• WHAT TO WORK ON:
Your job is to retype all of the data word for word, leaving every image out.

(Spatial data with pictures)
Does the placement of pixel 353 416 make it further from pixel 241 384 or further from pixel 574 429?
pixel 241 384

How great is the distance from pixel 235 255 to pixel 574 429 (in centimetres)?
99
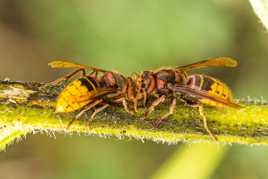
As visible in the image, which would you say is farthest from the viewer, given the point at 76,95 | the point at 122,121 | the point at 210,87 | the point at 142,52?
the point at 142,52

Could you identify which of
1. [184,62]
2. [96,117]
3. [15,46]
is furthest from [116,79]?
[15,46]

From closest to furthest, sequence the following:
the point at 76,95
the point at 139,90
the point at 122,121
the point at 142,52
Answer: the point at 122,121, the point at 76,95, the point at 139,90, the point at 142,52

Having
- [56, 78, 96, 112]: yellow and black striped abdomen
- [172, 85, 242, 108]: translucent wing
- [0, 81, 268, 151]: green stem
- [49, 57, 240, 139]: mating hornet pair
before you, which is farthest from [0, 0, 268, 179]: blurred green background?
[0, 81, 268, 151]: green stem

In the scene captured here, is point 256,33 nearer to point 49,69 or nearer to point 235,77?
point 235,77

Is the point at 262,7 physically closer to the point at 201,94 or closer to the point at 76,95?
the point at 201,94

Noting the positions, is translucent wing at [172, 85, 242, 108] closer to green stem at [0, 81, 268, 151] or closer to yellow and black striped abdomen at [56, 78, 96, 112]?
green stem at [0, 81, 268, 151]

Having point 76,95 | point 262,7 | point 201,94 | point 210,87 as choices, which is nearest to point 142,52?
point 210,87

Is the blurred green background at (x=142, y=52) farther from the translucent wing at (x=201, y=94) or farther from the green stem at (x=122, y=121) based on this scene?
the green stem at (x=122, y=121)
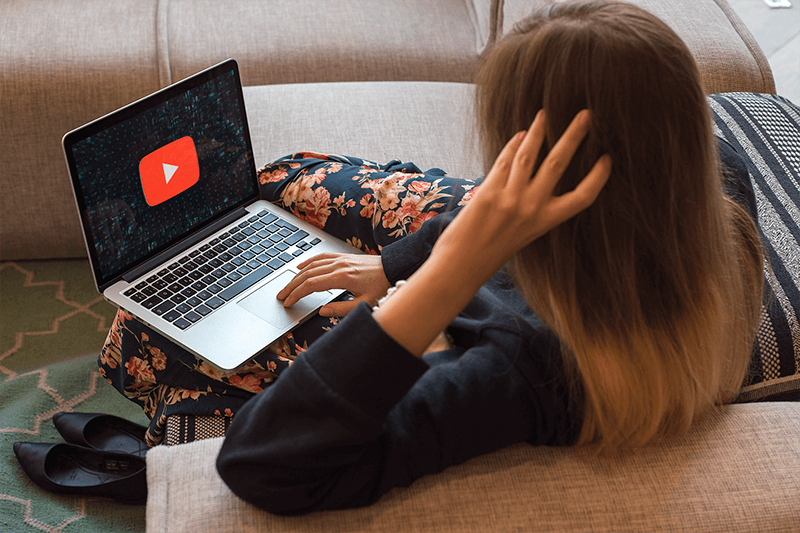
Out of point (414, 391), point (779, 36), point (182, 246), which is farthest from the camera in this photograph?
point (779, 36)

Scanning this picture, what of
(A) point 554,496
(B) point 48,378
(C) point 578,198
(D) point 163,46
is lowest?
(B) point 48,378

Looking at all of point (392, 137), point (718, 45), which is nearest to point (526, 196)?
point (392, 137)

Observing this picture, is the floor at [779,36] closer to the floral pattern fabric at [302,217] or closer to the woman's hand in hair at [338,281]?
the floral pattern fabric at [302,217]

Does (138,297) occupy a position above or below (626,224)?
below

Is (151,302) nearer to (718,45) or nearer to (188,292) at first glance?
(188,292)

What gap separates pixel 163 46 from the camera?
1718 mm

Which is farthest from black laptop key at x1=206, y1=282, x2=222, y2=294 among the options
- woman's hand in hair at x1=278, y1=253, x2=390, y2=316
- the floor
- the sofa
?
the floor

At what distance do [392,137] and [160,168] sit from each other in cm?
56

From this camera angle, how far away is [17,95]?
5.25 feet

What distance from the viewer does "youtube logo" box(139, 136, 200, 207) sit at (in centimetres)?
102

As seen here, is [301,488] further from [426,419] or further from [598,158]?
[598,158]

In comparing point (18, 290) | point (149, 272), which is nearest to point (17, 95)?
point (18, 290)

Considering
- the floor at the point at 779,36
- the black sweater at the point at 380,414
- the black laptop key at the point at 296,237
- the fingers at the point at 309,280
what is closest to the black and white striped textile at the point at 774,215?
the black sweater at the point at 380,414

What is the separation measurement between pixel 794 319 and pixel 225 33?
4.94ft
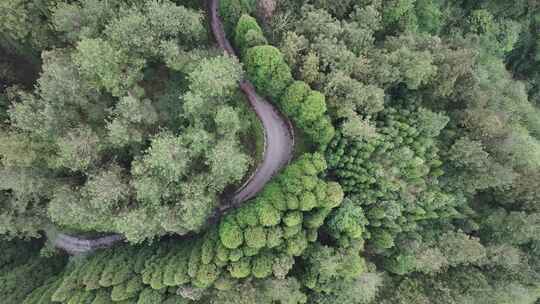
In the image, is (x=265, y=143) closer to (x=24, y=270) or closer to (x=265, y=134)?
(x=265, y=134)

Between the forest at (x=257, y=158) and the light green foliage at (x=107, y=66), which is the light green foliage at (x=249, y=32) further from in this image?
the light green foliage at (x=107, y=66)

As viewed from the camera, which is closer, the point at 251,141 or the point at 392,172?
the point at 392,172

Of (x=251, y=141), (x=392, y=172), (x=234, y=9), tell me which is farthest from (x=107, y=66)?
(x=392, y=172)

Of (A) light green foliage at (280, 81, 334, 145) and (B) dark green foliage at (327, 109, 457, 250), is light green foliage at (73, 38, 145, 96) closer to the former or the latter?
(A) light green foliage at (280, 81, 334, 145)

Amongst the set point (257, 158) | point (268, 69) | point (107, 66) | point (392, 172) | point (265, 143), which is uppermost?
point (268, 69)

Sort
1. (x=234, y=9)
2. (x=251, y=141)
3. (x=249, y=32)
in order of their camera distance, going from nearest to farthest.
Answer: (x=249, y=32) < (x=234, y=9) < (x=251, y=141)

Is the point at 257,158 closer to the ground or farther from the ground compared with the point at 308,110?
closer to the ground

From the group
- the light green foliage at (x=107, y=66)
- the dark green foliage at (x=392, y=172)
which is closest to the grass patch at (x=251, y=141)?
the dark green foliage at (x=392, y=172)

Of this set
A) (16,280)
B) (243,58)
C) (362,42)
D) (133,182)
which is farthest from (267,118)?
(16,280)
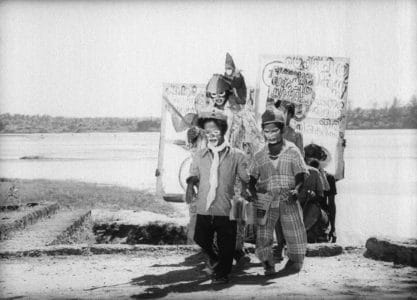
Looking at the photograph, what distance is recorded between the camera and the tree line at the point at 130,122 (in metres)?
6.28

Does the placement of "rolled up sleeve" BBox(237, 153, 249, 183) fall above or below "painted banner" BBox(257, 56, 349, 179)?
below

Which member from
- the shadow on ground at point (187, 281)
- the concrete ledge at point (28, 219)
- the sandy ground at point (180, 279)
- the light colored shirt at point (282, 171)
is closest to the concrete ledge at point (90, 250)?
the sandy ground at point (180, 279)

• RESULT OF THIS TASK:
Does the placement of pixel 353 416 make it further from pixel 241 384 or further from pixel 574 429?
pixel 241 384

How great is the distance from pixel 235 255 to pixel 574 429 (in centimetres)?
99
As visible in the image, which would you say is farthest from the viewer, given the point at 76,95 | the point at 122,121 | the point at 210,87 | the point at 142,52?
the point at 142,52

Could you identify which of
1. [184,62]
2. [96,117]
3. [15,46]
is furthest from [116,79]?
[15,46]

From closest to furthest, sequence the following:
the point at 76,95
the point at 139,90
the point at 122,121
the point at 142,52
Answer: the point at 122,121, the point at 76,95, the point at 139,90, the point at 142,52

Having
- [56, 78, 96, 112]: yellow and black striped abdomen
- [172, 85, 242, 108]: translucent wing
- [0, 81, 268, 151]: green stem
- [49, 57, 240, 139]: mating hornet pair
before you, which is farthest from [0, 0, 268, 179]: blurred green background?
[0, 81, 268, 151]: green stem

In the scene captured here, is point 256,33 nearer to point 49,69 or nearer to point 235,77?
point 235,77

Is the point at 262,7 physically closer to the point at 201,94 or closer to the point at 76,95?
the point at 201,94

Noting the positions, is translucent wing at [172, 85, 242, 108] closer to green stem at [0, 81, 268, 151] or closer to yellow and black striped abdomen at [56, 78, 96, 112]?
green stem at [0, 81, 268, 151]

Having point 76,95 | point 262,7 | point 201,94 | point 210,87 as choices, which is nearest to point 142,52?
point 210,87

Is the blurred green background at (x=142, y=52) farther from the translucent wing at (x=201, y=94) or farther from the green stem at (x=122, y=121) based on this scene?
the green stem at (x=122, y=121)
Out of point (414, 391), point (779, 36), point (182, 246), which is farthest from the camera in this photograph?
point (779, 36)

Scanning this picture, what of
(A) point 554,496
(B) point 48,378
(C) point 578,198
(D) point 163,46
is lowest?
(B) point 48,378

Looking at all of point (392, 137), point (718, 45), which is nearest to point (526, 196)?
point (392, 137)

Observing this picture, is the floor at [779,36] closer to the floral pattern fabric at [302,217] or closer to the woman's hand in hair at [338,281]?
the floral pattern fabric at [302,217]

Does (138,297) occupy a position above or below (626,224)?
below

Is (151,302) nearer to (718,45) or nearer to (188,292) at first glance?
(188,292)

What gap separates pixel 163 46 from the camera?
1718 mm

Which is farthest from black laptop key at x1=206, y1=282, x2=222, y2=294 among the options
- woman's hand in hair at x1=278, y1=253, x2=390, y2=316
- the floor
- the sofa
?
the floor

At what distance do [392,137] and [160,168] sit from each other in cm?
56

From this camera angle, how far away is [17,95]?
5.25 feet

What distance from the viewer does "youtube logo" box(139, 136, 200, 207) sit at (in centimetres)?
102

As seen here, is [301,488] further from [426,419] or further from [598,158]?
[598,158]

In comparing point (18, 290) | point (149, 272), which is nearest to point (17, 95)?
point (18, 290)

Considering
- the floor at the point at 779,36
- the black sweater at the point at 380,414
- the black laptop key at the point at 296,237
- the fingers at the point at 309,280
what is closest to the black and white striped textile at the point at 774,215?
the black sweater at the point at 380,414

What is the separation measurement between pixel 794 319 and pixel 225 33?
4.94ft
In the image, is (x=265, y=143) closer to (x=24, y=270) or closer to (x=265, y=134)?
(x=265, y=134)

Between the forest at (x=257, y=158) and the light green foliage at (x=107, y=66), which is the light green foliage at (x=249, y=32) further from in this image?
the light green foliage at (x=107, y=66)

As viewed from the camera, which is closer, the point at 251,141 or the point at 392,172?
the point at 392,172

Of (x=251, y=141), (x=392, y=172), (x=234, y=9), tell me which is farthest from (x=107, y=66)?
(x=392, y=172)

Of (A) light green foliage at (280, 81, 334, 145) and (B) dark green foliage at (327, 109, 457, 250), is light green foliage at (73, 38, 145, 96) closer to the former or the latter?
(A) light green foliage at (280, 81, 334, 145)

Amongst the set point (257, 158) | point (268, 69) | point (107, 66) | point (392, 172) | point (265, 143), which is uppermost?
point (268, 69)

Sort
1. (x=234, y=9)
2. (x=251, y=141)
3. (x=249, y=32)
in order of their camera distance, going from nearest to farthest.
Answer: (x=249, y=32) < (x=234, y=9) < (x=251, y=141)

Is the point at 257,158 closer to the ground or farther from the ground compared with the point at 308,110?
closer to the ground

From the group
- the light green foliage at (x=107, y=66)
- the dark green foliage at (x=392, y=172)
which is closest to the grass patch at (x=251, y=141)?
the dark green foliage at (x=392, y=172)

Of this set
A) (16,280)
B) (243,58)
C) (362,42)
D) (133,182)
which is farthest from (267,118)?
(16,280)
Looking at the photograph, what distance is recorded between the camera and the tree line at the point at 130,122 (in metres)?
6.28

Does the placement of "rolled up sleeve" BBox(237, 153, 249, 183) fall above or below "painted banner" BBox(257, 56, 349, 179)?
below

Which member from
- the shadow on ground at point (187, 281)
- the concrete ledge at point (28, 219)
- the sandy ground at point (180, 279)
- the light colored shirt at point (282, 171)
is closest to the concrete ledge at point (90, 250)?
the sandy ground at point (180, 279)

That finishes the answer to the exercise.